** Problem to work on **
Report how many of the lines below contain the string "pixel", matching case exactly. Reply with the number alone.

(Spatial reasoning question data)
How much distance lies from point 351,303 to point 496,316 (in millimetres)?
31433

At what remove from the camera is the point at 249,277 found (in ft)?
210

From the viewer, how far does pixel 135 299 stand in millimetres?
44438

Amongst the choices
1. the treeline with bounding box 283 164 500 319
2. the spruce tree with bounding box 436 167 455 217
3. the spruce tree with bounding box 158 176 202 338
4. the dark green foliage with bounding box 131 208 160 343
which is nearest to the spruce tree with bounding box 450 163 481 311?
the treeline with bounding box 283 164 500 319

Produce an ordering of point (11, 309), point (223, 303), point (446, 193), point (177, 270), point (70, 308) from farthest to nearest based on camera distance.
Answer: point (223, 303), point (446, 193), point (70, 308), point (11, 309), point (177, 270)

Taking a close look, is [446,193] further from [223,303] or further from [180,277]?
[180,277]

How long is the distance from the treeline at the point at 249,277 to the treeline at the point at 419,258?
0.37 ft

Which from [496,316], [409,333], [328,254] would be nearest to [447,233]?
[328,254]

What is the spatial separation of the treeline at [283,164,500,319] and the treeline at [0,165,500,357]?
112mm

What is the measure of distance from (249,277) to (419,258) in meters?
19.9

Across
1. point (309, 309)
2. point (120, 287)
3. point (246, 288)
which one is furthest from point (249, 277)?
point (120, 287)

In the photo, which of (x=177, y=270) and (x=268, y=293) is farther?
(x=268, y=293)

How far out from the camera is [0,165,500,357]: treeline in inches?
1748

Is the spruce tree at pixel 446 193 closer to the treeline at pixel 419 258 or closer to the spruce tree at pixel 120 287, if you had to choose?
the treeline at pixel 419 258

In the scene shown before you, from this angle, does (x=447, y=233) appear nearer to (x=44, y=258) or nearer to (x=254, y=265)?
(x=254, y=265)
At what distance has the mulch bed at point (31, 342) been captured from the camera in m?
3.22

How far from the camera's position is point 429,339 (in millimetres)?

** Complete response **
3